**Aim of the exercise:**
Pictures stay out of the copy; restate everything else in the material exactly.

Dataset items:
*-*-*

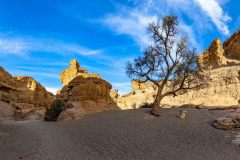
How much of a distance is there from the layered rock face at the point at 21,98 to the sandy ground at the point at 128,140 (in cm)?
2271

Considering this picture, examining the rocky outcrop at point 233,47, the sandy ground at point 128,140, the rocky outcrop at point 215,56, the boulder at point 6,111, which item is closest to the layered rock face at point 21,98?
the boulder at point 6,111

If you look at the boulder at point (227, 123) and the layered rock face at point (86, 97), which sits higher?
the layered rock face at point (86, 97)

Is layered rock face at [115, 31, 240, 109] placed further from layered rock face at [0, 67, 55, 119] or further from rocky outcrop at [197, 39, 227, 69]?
layered rock face at [0, 67, 55, 119]

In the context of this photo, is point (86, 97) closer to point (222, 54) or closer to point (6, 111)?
point (6, 111)

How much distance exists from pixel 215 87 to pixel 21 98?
138 feet

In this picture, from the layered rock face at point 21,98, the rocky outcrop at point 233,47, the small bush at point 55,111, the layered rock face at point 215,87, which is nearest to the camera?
the small bush at point 55,111

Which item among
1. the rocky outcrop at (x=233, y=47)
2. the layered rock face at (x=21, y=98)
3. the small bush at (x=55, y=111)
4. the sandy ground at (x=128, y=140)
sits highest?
the rocky outcrop at (x=233, y=47)

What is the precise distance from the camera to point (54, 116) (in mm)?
29594

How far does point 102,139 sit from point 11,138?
6363 mm

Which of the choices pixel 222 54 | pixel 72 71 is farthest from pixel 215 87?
pixel 72 71

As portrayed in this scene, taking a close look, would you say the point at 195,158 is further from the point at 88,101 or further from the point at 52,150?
the point at 88,101

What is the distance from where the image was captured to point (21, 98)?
182ft

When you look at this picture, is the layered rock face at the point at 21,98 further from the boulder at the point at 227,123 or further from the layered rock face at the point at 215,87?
the boulder at the point at 227,123

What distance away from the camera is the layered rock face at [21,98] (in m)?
44.5
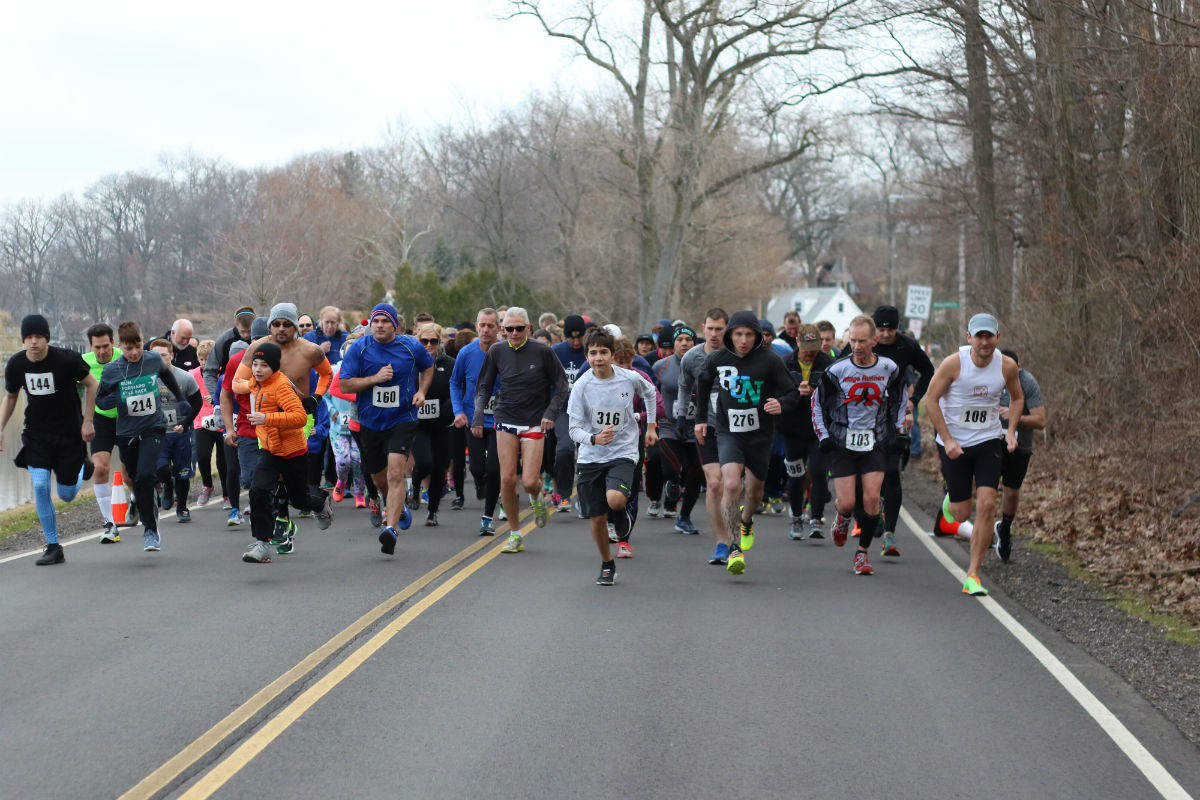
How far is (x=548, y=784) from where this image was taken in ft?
18.2

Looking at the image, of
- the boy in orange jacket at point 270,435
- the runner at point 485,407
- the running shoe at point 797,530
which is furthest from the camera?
the running shoe at point 797,530

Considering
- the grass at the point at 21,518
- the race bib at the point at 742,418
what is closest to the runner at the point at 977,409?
the race bib at the point at 742,418

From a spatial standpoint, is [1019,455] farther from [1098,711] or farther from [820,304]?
[820,304]

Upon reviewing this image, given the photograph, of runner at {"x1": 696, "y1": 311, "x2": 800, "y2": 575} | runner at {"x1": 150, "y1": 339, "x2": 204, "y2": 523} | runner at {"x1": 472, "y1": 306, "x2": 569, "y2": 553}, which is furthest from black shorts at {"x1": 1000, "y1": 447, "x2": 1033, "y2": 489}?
runner at {"x1": 150, "y1": 339, "x2": 204, "y2": 523}

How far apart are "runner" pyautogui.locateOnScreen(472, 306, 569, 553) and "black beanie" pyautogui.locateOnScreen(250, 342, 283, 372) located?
6.50 ft

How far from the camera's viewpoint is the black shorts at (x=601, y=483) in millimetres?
10523

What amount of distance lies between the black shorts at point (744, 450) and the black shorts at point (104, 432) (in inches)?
213

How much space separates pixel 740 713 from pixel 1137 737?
181 centimetres

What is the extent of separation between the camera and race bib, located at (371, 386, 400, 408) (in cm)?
1224

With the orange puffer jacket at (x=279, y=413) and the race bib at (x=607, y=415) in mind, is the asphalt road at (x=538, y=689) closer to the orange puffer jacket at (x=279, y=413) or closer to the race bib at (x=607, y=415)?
the orange puffer jacket at (x=279, y=413)

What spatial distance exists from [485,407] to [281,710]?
621cm

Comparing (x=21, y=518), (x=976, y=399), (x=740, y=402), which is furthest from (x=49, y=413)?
(x=976, y=399)

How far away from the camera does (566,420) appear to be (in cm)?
1442

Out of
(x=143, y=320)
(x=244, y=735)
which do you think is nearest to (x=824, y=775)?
(x=244, y=735)
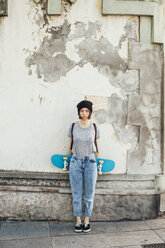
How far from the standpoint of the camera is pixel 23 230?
4477 mm

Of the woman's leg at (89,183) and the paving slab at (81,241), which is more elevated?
the woman's leg at (89,183)

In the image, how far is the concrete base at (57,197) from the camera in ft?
15.7

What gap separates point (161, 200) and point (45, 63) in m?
2.99

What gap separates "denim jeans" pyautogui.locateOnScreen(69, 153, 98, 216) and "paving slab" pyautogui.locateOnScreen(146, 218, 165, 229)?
99cm

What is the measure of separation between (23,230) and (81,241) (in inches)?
36.1

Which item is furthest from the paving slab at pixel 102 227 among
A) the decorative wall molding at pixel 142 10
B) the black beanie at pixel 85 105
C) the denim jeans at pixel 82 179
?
the decorative wall molding at pixel 142 10

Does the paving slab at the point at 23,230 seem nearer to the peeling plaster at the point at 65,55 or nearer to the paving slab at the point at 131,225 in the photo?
the paving slab at the point at 131,225

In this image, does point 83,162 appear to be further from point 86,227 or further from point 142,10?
point 142,10

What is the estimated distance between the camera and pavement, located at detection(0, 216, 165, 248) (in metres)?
4.08

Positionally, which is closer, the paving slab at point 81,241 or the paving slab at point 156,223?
the paving slab at point 81,241

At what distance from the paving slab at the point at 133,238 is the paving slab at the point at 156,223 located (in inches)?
7.2

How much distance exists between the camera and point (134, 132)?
4891mm

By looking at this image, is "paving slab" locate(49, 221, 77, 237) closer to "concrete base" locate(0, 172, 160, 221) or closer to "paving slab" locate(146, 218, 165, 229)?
"concrete base" locate(0, 172, 160, 221)

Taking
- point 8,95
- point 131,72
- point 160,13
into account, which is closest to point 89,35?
point 131,72
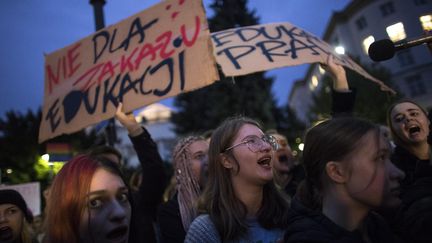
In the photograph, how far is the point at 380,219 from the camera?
5.41 ft

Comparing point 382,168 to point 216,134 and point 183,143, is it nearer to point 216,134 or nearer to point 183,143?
point 216,134

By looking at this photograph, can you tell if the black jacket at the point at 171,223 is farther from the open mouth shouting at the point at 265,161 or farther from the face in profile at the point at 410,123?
the face in profile at the point at 410,123

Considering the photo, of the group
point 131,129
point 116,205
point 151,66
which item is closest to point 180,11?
point 151,66

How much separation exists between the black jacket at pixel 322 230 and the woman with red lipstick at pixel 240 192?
55cm

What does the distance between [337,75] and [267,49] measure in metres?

*-*-*

**Answer for this exercise:**
How much of a distance is there from the layered rock face at the point at 21,98 to the sandy ground at the point at 128,140 (in cm)?
2271

Considering this picture, examining the rocky outcrop at point 233,47, the sandy ground at point 128,140, the rocky outcrop at point 215,56, the boulder at point 6,111, which item is closest to the layered rock face at point 21,98?
the boulder at point 6,111

If you look at the boulder at point (227, 123) and the layered rock face at point (86, 97), which sits higher?
the layered rock face at point (86, 97)

Is layered rock face at [115, 31, 240, 109] placed further from layered rock face at [0, 67, 55, 119] or further from rocky outcrop at [197, 39, 227, 69]?
layered rock face at [0, 67, 55, 119]

In the context of this photo, is point (86, 97) closer to point (222, 54) or closer to point (6, 111)?
point (6, 111)

How much distance exists from pixel 215 87 to pixel 21 98?
138 feet

In this picture, from the layered rock face at point 21,98, the rocky outcrop at point 233,47, the small bush at point 55,111, the layered rock face at point 215,87, which is nearest to the camera?
the small bush at point 55,111

Which item among
1. the rocky outcrop at (x=233, y=47)
2. the layered rock face at (x=21, y=98)
3. the small bush at (x=55, y=111)
4. the sandy ground at (x=128, y=140)
sits highest?
the rocky outcrop at (x=233, y=47)

What is the precise distance from the camera to point (54, 116) (in mm)?
29594

How far does point 102,139 sit from point 11,138?
6363 mm

Which of the choices pixel 222 54 | pixel 72 71 is farthest from pixel 215 87?
pixel 72 71

As portrayed in this scene, taking a close look, would you say the point at 195,158 is further from the point at 88,101 or further from the point at 52,150?
the point at 88,101

What is the distance from where the image was captured to point (21, 98)?
182ft

When you look at this picture, is the layered rock face at the point at 21,98 further from the boulder at the point at 227,123 or further from the layered rock face at the point at 215,87?
the boulder at the point at 227,123

What distance away from the camera is the layered rock face at [21,98] (in m)?
44.5
How far is (x=548, y=784) from where this image was taken in ft?
18.2

Looking at the image, of
- the boy in orange jacket at point 270,435
- the runner at point 485,407
- the running shoe at point 797,530
which is furthest from the camera?
the running shoe at point 797,530

Considering
- the grass at the point at 21,518
- the race bib at the point at 742,418
what is closest to the runner at the point at 977,409?
the race bib at the point at 742,418

From a spatial standpoint, is [1019,455] farther from [1098,711] or farther from [820,304]?
[820,304]

Upon reviewing this image, given the photograph, of runner at {"x1": 696, "y1": 311, "x2": 800, "y2": 575} | runner at {"x1": 150, "y1": 339, "x2": 204, "y2": 523} | runner at {"x1": 472, "y1": 306, "x2": 569, "y2": 553}, which is furthest from black shorts at {"x1": 1000, "y1": 447, "x2": 1033, "y2": 489}?
runner at {"x1": 150, "y1": 339, "x2": 204, "y2": 523}

How far apart are "runner" pyautogui.locateOnScreen(472, 306, 569, 553) and "black beanie" pyautogui.locateOnScreen(250, 342, 283, 372) located?
6.50 ft

How far from the camera's viewpoint is the black shorts at (x=601, y=483) in millimetres?
10523

What amount of distance lies between the black shorts at point (744, 450) and the black shorts at point (104, 432) (in inches)?
213

How much space separates pixel 740 713 from pixel 1137 737?
181 centimetres

What is the extent of separation between the camera and race bib, located at (371, 386, 400, 408) (in cm)?
1224

With the orange puffer jacket at (x=279, y=413) and the race bib at (x=607, y=415) in mind, is the asphalt road at (x=538, y=689) closer to the orange puffer jacket at (x=279, y=413) or closer to the race bib at (x=607, y=415)?
the orange puffer jacket at (x=279, y=413)

What spatial distance exists from [485,407] to [281,710]?
621cm

Comparing (x=21, y=518), (x=976, y=399), (x=740, y=402), which is furthest from (x=49, y=413)?
(x=976, y=399)

How far away from the camera does (566,420) appear to be (in cm)?
1442

Out of
(x=143, y=320)
(x=244, y=735)
which do you think is nearest to (x=824, y=775)?
(x=244, y=735)
How far from the standpoint of the camera is pixel 23 230?
4477 mm

Of the woman's leg at (89,183) and the paving slab at (81,241), which is more elevated?
the woman's leg at (89,183)

In the image, how far is the concrete base at (57,197) from the camera in ft?
15.7

What gap separates point (161, 200) and point (45, 63) in m?
2.99

What gap separates "denim jeans" pyautogui.locateOnScreen(69, 153, 98, 216) and "paving slab" pyautogui.locateOnScreen(146, 218, 165, 229)?
99cm

What is the measure of separation between (23,230) and (81,241) (in inches)?
36.1

Which item is furthest from the paving slab at pixel 102 227 among
A) the decorative wall molding at pixel 142 10
B) the black beanie at pixel 85 105
C) the denim jeans at pixel 82 179
?
the decorative wall molding at pixel 142 10

Does the paving slab at the point at 23,230 seem nearer to the peeling plaster at the point at 65,55 or nearer to the paving slab at the point at 131,225 in the photo?
the paving slab at the point at 131,225

In this image, does point 83,162 appear to be further from point 86,227 or further from point 142,10?
point 142,10

What is the estimated distance between the camera and pavement, located at detection(0, 216, 165, 248) (in metres)?
4.08

Positionally, which is closer, the paving slab at point 81,241 or the paving slab at point 156,223?
the paving slab at point 81,241

At what distance from the paving slab at the point at 133,238 is the paving slab at the point at 156,223 located (in inches)?
7.2

How much distance exists between the camera and point (134, 132)?
4891mm

By looking at this image, is "paving slab" locate(49, 221, 77, 237) closer to "concrete base" locate(0, 172, 160, 221) or closer to "paving slab" locate(146, 218, 165, 229)?
"concrete base" locate(0, 172, 160, 221)

Taking
- point 8,95
- point 131,72
- point 160,13
into account, which is closest to point 89,35?
point 131,72
In the photograph, how far is the point at 380,219 from the camera?
5.41 ft

Comparing point 382,168 to point 216,134 and point 183,143, is it nearer to point 216,134 or nearer to point 183,143?
point 216,134

By looking at this photograph, can you tell if the black jacket at the point at 171,223 is farther from the open mouth shouting at the point at 265,161 or farther from the face in profile at the point at 410,123?
the face in profile at the point at 410,123

Considering the photo, of the group
point 131,129
point 116,205
point 151,66
which item is closest to point 180,11?
point 151,66

How much separation exists between the black jacket at pixel 322 230 and the woman with red lipstick at pixel 240 192?
55cm

What does the distance between [337,75] and [267,49] measure in metres?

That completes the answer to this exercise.